Faithfulness – Not only must the husband be strong in faith, capable to lead his wife and his household, but he must also be faithful to her, (even if she does not return the favor!), and with her, produce godly offspring as the Lord desires (Malachi 2:16)
25Husbands, love your wives, as Christ loved the church and gave himself up for her, 26that he might sanctify her, having cleansed her by the washing of water with the word, 27so that he might present the church to himself in splendor, without spot or wrinkle or any such thing, that she might be holy and without blemish.[a] 28In the same way husbands should love their wives as their own bodies. He who loves his wife loves himself. 29For no one ever hated his own flesh, but nourishes and cherishes it, just as Christ does the church, 30because we are members of his body. 31"Therefore a man shall leave his father and mother and hold fast to his wife, and the two shall become one flesh." 32This mystery is profound, and I am saying that it refers to Christ and the church. 33However, let each one of you love his wife as himself, and let the wife see that she respects her husband.
Sacrifice - The life of a husband is to be characterized by loving sacrifice. Christ gave up his body while the church was still sinners. The husband should also be willing to do the same, not just a physical life, but one's entire life lived out in sacrifice (One might draw an analogy to the active righteousness of Christ, that was for us too!). This means going without personal desires in order to satisfies the wife's desires. Going without a coat so she can be warm. Small things, and great things as well. Is he willing to sacrifice his life for her? The husband should love his wife as his own body. That's huge! Nourish, cherishes, treasure, just as Christ does the church! A husband's love for God cannot rise much higher than his love for his wife.

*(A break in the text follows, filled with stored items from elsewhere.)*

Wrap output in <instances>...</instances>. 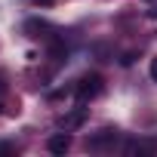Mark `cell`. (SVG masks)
Returning a JSON list of instances; mask_svg holds the SVG:
<instances>
[{
    "label": "cell",
    "mask_w": 157,
    "mask_h": 157,
    "mask_svg": "<svg viewBox=\"0 0 157 157\" xmlns=\"http://www.w3.org/2000/svg\"><path fill=\"white\" fill-rule=\"evenodd\" d=\"M148 74H151V80L157 83V59H151V65H148Z\"/></svg>",
    "instance_id": "obj_6"
},
{
    "label": "cell",
    "mask_w": 157,
    "mask_h": 157,
    "mask_svg": "<svg viewBox=\"0 0 157 157\" xmlns=\"http://www.w3.org/2000/svg\"><path fill=\"white\" fill-rule=\"evenodd\" d=\"M114 142H117V129H99L96 136H90V142H86V148H93V151H105V148H114Z\"/></svg>",
    "instance_id": "obj_2"
},
{
    "label": "cell",
    "mask_w": 157,
    "mask_h": 157,
    "mask_svg": "<svg viewBox=\"0 0 157 157\" xmlns=\"http://www.w3.org/2000/svg\"><path fill=\"white\" fill-rule=\"evenodd\" d=\"M25 31H31V37H37V31H52L46 22H37V19H31V22H25ZM46 40H49V34H43Z\"/></svg>",
    "instance_id": "obj_5"
},
{
    "label": "cell",
    "mask_w": 157,
    "mask_h": 157,
    "mask_svg": "<svg viewBox=\"0 0 157 157\" xmlns=\"http://www.w3.org/2000/svg\"><path fill=\"white\" fill-rule=\"evenodd\" d=\"M83 120H86V108H74L71 114H65V117L59 120V126H62V129H77Z\"/></svg>",
    "instance_id": "obj_4"
},
{
    "label": "cell",
    "mask_w": 157,
    "mask_h": 157,
    "mask_svg": "<svg viewBox=\"0 0 157 157\" xmlns=\"http://www.w3.org/2000/svg\"><path fill=\"white\" fill-rule=\"evenodd\" d=\"M46 148H49V154H65V151L71 148V136H68V132H56V136H49Z\"/></svg>",
    "instance_id": "obj_3"
},
{
    "label": "cell",
    "mask_w": 157,
    "mask_h": 157,
    "mask_svg": "<svg viewBox=\"0 0 157 157\" xmlns=\"http://www.w3.org/2000/svg\"><path fill=\"white\" fill-rule=\"evenodd\" d=\"M99 93H102V77H99V74H83L80 80H77V86H74V96H77L80 105L93 102Z\"/></svg>",
    "instance_id": "obj_1"
},
{
    "label": "cell",
    "mask_w": 157,
    "mask_h": 157,
    "mask_svg": "<svg viewBox=\"0 0 157 157\" xmlns=\"http://www.w3.org/2000/svg\"><path fill=\"white\" fill-rule=\"evenodd\" d=\"M13 151V145H6V142H0V154H10Z\"/></svg>",
    "instance_id": "obj_7"
},
{
    "label": "cell",
    "mask_w": 157,
    "mask_h": 157,
    "mask_svg": "<svg viewBox=\"0 0 157 157\" xmlns=\"http://www.w3.org/2000/svg\"><path fill=\"white\" fill-rule=\"evenodd\" d=\"M37 3H40V6H49V3H52V0H37Z\"/></svg>",
    "instance_id": "obj_8"
}]
</instances>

As I have said that a wife should submit even to a husband who doesn't love her, a husband should sacrifice (just as Christ did) even if the wife is not submissive. That means even if she is nagging, angry, a non-believer, rebellious. He should still put her sanctification and her needs before his, making that sacrifice and so imitate Christ. It would be better to have a corner of a rooftop than live with a quarrelsome wife, but if you do have a quarrelsome wife, then you still have to sacrifice for her! Or was Christ's sacrifice a conditional one? One based upon the submission of the church? Of course not! A husband's life should be joyfully and willingly laid down for his wife and her sanctification.
1 Peter 3:7
7Likewise, husbands, live with your wives in an understanding way, showing honor to the woman as the weaker vessel, since they are heirs with you[a] of the grace of life, so that your prayers may not be hindered.

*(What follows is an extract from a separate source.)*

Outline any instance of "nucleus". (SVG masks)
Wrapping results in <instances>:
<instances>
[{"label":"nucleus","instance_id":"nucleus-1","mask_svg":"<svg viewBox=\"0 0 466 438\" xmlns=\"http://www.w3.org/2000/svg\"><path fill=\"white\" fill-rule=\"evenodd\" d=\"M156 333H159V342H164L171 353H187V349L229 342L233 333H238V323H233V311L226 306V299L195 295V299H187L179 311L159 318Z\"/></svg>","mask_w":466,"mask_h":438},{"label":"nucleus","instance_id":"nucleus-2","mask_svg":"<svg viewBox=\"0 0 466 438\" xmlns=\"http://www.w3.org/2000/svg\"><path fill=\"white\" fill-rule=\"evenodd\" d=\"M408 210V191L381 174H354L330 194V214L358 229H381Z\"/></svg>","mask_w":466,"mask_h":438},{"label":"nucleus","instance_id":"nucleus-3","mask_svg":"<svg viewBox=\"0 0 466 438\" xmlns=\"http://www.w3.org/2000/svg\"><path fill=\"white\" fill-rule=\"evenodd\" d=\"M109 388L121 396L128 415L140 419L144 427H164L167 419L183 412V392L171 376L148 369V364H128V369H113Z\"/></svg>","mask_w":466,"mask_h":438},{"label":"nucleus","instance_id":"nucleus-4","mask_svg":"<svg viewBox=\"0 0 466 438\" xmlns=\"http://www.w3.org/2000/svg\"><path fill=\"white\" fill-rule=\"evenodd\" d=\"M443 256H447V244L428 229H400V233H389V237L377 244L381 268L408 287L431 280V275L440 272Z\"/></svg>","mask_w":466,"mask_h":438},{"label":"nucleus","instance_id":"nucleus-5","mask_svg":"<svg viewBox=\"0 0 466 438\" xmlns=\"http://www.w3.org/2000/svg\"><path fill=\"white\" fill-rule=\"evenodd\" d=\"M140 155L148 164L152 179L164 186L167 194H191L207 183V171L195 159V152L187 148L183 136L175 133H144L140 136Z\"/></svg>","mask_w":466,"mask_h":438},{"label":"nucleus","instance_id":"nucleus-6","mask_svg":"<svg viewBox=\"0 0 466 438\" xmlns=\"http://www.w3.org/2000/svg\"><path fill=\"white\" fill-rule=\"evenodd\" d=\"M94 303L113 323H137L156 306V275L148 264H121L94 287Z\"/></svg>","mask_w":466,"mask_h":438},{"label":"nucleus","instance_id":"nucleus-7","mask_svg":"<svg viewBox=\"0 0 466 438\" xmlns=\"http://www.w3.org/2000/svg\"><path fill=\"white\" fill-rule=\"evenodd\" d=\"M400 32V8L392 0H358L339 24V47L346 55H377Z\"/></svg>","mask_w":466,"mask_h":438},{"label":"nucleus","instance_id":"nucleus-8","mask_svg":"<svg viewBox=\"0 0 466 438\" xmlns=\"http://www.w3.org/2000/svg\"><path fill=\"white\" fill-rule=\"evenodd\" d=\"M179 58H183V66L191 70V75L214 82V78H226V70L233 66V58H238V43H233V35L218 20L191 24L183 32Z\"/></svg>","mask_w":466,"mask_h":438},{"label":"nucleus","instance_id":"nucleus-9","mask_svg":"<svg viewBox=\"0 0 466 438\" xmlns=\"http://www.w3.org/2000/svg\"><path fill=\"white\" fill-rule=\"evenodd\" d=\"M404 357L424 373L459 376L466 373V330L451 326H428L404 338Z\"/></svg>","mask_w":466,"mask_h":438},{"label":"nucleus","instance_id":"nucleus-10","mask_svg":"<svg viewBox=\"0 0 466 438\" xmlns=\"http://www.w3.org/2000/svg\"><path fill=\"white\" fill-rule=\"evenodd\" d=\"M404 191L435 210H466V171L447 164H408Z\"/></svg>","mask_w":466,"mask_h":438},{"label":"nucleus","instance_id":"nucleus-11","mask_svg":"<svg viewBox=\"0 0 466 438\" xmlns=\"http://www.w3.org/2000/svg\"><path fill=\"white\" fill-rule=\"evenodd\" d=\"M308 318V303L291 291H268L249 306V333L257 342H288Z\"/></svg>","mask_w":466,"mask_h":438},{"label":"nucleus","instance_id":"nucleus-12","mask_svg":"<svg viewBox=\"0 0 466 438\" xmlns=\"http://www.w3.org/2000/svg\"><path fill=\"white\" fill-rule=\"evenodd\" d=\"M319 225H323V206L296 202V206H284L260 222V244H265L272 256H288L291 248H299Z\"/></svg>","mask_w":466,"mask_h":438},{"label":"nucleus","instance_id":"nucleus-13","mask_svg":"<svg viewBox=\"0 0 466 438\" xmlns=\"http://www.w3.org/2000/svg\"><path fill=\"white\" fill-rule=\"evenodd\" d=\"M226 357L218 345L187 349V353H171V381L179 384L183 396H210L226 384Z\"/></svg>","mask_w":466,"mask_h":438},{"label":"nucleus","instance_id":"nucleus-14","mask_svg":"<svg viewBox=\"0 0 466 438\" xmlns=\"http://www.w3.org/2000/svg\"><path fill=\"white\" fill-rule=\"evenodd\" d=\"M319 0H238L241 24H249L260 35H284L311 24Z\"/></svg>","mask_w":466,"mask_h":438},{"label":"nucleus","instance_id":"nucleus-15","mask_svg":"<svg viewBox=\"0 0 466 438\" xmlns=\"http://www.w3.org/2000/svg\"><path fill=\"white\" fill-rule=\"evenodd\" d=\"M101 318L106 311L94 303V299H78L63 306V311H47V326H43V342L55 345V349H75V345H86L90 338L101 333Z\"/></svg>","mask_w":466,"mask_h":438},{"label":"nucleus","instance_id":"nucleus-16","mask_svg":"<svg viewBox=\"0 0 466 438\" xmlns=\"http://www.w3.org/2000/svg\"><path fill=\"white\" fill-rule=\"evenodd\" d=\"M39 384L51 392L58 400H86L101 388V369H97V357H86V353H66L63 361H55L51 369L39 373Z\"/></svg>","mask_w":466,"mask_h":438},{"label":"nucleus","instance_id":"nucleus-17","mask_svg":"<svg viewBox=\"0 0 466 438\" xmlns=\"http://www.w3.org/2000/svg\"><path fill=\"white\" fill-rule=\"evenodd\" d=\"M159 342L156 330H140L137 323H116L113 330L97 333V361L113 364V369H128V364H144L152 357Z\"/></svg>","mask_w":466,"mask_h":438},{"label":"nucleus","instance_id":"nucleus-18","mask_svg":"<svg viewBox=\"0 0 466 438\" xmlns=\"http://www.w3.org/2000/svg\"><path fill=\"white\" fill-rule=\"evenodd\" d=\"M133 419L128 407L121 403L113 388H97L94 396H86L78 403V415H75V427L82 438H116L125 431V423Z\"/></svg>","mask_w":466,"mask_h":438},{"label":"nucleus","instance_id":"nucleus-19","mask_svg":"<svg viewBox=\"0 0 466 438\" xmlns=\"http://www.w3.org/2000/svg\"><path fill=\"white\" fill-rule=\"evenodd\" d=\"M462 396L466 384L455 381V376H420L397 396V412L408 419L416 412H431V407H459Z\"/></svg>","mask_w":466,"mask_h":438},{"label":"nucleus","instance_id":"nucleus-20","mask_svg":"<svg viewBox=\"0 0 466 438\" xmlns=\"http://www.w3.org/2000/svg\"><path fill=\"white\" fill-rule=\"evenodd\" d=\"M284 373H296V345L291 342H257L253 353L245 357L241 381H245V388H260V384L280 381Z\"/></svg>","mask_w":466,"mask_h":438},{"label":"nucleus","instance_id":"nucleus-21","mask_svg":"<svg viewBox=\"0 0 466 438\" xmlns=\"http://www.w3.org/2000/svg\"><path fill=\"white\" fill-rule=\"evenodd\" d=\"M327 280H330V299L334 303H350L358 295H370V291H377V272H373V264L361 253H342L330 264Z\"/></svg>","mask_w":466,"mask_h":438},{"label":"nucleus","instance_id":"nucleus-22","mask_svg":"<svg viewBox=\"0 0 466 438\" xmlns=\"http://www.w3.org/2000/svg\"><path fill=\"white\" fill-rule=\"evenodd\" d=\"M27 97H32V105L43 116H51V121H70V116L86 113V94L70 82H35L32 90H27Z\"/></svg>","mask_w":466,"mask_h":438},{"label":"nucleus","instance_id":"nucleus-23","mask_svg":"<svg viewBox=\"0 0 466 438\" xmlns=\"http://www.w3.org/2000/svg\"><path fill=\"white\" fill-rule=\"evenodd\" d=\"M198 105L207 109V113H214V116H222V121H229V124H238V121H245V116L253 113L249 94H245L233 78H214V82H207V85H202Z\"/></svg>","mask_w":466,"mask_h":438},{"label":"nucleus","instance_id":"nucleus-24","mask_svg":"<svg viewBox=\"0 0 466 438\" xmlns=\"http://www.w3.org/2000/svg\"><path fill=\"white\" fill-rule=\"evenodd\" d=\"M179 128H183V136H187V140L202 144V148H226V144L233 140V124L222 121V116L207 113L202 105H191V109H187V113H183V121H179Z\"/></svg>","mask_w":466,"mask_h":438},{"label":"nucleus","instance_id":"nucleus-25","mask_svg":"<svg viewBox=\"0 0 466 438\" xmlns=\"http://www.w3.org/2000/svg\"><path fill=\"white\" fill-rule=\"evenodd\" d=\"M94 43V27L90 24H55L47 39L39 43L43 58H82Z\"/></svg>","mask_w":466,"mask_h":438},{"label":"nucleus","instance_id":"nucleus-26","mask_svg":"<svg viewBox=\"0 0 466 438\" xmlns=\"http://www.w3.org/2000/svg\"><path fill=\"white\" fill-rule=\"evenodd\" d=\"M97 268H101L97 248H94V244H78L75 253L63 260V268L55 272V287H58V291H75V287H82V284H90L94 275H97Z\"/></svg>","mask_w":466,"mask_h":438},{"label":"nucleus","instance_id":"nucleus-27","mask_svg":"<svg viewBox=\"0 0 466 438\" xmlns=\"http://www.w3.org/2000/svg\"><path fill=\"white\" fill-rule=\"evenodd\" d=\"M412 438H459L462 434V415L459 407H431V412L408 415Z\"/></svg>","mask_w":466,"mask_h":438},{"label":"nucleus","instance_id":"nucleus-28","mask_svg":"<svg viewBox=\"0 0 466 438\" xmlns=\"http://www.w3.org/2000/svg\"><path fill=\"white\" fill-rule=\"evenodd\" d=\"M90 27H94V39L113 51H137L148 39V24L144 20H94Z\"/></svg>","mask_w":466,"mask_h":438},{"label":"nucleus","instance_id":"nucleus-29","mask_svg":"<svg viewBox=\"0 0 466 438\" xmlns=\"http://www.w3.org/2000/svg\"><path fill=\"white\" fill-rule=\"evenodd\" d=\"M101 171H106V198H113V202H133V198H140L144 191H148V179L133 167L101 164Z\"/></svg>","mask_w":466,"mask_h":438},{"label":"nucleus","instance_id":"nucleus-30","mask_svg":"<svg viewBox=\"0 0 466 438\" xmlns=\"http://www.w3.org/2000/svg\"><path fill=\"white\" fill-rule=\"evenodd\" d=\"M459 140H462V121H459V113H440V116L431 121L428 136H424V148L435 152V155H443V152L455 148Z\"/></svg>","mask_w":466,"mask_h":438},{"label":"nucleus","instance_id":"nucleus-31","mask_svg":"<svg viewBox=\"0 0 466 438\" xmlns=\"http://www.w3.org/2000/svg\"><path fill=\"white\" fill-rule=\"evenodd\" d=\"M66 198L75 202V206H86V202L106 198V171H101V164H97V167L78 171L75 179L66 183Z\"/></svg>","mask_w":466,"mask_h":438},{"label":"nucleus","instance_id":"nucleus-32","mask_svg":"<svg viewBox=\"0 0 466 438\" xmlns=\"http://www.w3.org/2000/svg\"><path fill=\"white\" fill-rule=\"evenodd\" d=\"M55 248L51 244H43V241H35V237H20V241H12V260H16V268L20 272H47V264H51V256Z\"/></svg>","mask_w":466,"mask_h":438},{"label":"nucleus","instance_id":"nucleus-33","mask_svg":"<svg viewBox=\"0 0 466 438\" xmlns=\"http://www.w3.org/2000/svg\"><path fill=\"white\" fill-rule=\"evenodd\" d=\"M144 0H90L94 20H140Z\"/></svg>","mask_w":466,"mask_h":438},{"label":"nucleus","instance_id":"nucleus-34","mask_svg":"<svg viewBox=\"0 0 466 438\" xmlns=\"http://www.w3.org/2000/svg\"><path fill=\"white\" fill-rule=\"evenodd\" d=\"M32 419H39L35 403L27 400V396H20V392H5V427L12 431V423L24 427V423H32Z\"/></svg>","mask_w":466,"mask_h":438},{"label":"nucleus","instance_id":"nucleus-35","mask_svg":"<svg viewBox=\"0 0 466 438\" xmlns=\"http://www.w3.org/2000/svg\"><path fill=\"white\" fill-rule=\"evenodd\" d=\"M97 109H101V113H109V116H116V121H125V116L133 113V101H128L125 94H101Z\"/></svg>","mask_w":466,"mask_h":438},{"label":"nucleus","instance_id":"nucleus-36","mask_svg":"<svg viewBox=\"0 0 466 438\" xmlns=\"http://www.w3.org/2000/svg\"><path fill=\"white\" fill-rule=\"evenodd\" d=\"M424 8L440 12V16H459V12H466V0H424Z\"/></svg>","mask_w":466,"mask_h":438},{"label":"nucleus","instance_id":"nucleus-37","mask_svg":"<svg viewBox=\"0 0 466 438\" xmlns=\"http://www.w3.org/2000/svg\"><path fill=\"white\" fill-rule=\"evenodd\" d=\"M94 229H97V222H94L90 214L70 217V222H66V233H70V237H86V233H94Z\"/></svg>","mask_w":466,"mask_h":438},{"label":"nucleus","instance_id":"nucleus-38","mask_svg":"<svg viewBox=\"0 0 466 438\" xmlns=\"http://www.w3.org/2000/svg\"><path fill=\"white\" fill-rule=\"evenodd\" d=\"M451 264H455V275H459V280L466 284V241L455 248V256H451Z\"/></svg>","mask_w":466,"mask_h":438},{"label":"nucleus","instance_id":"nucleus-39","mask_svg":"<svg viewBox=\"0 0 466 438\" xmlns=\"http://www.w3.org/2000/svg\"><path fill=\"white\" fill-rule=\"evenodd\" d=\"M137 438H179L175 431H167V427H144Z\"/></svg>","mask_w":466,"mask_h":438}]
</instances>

Know the wife, her strengths, weaknesses, talents, desires, needs, so forth and treat her accordingly. With her weaknesses (as she's a sinner just like you are), seek to complement them and protect her from them. Honor wives as weaker vessel. Weaker possibly because they are in the weaker role, called to submit? Or maybe just physical strength? But anyway, the call is to honor such a wife. Not lord it over her, not force her to one's every beck and call, but honor such a wife. The last shall be first, and the greatest will be servant of all. She's in a role where God has called her to serve. Are you going to act like a Gentile with your position or a Christian?
Personally, I see the husband's call just as great as that of the wife. Yes, there are ugly times when wives are to submit to a sinful authority. But a husband's going to be held responsible for that sinful authority, and in fact, for every decision that household makes, whether he wants to be held responsible or not. He's asked to lay down his life for his wife, to sacrifice himself for her sanctification, to cherish her more than himself.
Finally, and I mention this because it seems to be brought up a lot, I don't see Scriptual evidence that the husband is supposed to submit to his wife. He's to sacrifice for her, but not commanded to submit to her. One exception: 1 Cor. 7:3. I have previously posted on Ephesians 5:21.